Your task is to reproduce the entries below word for word.

* start Extracted information *

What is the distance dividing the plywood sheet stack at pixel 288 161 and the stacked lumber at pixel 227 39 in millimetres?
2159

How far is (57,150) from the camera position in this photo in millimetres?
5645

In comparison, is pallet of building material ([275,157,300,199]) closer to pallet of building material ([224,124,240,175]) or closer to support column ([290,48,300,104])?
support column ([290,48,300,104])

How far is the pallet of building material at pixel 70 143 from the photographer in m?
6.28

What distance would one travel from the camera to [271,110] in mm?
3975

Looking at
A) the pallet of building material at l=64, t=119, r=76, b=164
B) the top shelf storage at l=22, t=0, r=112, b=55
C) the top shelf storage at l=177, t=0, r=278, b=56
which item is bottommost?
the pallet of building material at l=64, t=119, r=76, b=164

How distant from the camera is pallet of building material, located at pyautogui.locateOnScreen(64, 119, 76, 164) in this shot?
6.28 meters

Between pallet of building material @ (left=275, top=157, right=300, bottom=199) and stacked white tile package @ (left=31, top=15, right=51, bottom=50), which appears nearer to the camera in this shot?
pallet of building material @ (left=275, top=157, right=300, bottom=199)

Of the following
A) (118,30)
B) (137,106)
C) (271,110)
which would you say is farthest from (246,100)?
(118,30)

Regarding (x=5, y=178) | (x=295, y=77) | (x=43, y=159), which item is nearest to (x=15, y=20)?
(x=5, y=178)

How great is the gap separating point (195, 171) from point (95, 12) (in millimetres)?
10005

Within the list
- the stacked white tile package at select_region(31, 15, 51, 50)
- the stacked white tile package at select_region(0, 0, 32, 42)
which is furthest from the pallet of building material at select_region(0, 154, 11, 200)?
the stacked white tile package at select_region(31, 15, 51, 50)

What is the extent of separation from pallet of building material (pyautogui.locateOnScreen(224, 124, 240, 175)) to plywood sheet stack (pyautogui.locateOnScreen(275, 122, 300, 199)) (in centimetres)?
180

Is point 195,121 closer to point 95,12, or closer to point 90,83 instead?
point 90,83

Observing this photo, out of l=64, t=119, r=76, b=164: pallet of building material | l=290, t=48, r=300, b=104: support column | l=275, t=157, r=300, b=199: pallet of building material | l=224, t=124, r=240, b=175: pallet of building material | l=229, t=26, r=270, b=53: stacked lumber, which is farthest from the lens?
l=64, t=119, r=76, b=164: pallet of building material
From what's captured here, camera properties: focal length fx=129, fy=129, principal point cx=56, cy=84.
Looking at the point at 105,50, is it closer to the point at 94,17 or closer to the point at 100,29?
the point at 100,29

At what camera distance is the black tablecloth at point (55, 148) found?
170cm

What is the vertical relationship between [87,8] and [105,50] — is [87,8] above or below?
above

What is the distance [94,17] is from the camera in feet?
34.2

* end Extracted information *

** Result below **
What is the distance dividing the plywood sheet stack at pixel 288 161 and the stacked lumber at pixel 227 39 in millimetres?
2159

How far is (57,150) from the camera position in this photo in millimetres?
5645

In comparison, is pallet of building material ([275,157,300,199]) closer to pallet of building material ([224,124,240,175]) or closer to support column ([290,48,300,104])?
support column ([290,48,300,104])

How far is the pallet of building material at pixel 70 143 from the photographer in m?
6.28

What distance would one travel from the camera to [271,110] in mm?
3975

Looking at
A) the pallet of building material at l=64, t=119, r=76, b=164
B) the top shelf storage at l=22, t=0, r=112, b=55
C) the top shelf storage at l=177, t=0, r=278, b=56
which item is bottommost?
the pallet of building material at l=64, t=119, r=76, b=164

How distant from the camera is pallet of building material, located at pyautogui.locateOnScreen(64, 119, 76, 164) in this shot?
6.28 meters

Between pallet of building material @ (left=275, top=157, right=300, bottom=199) and stacked white tile package @ (left=31, top=15, right=51, bottom=50), which appears nearer to the camera in this shot?
pallet of building material @ (left=275, top=157, right=300, bottom=199)

Of the following
A) (118,30)
B) (137,106)
C) (271,110)
which would you say is farthest from (246,100)?
(118,30)

Regarding (x=5, y=178) | (x=295, y=77) | (x=43, y=159), which item is nearest to (x=15, y=20)?
(x=5, y=178)

How great is the gap separating point (195, 171) from point (95, 12) (in millimetres)?
10005

Within the list
- the stacked white tile package at select_region(31, 15, 51, 50)
- the stacked white tile package at select_region(0, 0, 32, 42)
which is furthest from the pallet of building material at select_region(0, 154, 11, 200)?
the stacked white tile package at select_region(31, 15, 51, 50)

What is the extent of separation from pallet of building material (pyautogui.locateOnScreen(224, 124, 240, 175)) to plywood sheet stack (pyautogui.locateOnScreen(275, 122, 300, 199)) (in centimetres)?
180

Is point 195,121 closer to point 95,12, or closer to point 90,83 instead?
point 90,83

Observing this photo, out of l=64, t=119, r=76, b=164: pallet of building material | l=290, t=48, r=300, b=104: support column | l=275, t=157, r=300, b=199: pallet of building material | l=224, t=124, r=240, b=175: pallet of building material | l=229, t=26, r=270, b=53: stacked lumber, which is farthest from the lens?
l=64, t=119, r=76, b=164: pallet of building material
From what's captured here, camera properties: focal length fx=129, fy=129, principal point cx=56, cy=84.
Looking at the point at 105,50, is it closer to the point at 94,17 or closer to the point at 100,29?
the point at 100,29

At what camera distance is the black tablecloth at point (55, 148) found?
170cm

What is the vertical relationship between [87,8] and [105,50] — is [87,8] above or below?
above

What is the distance [94,17] is from the camera in feet?
34.2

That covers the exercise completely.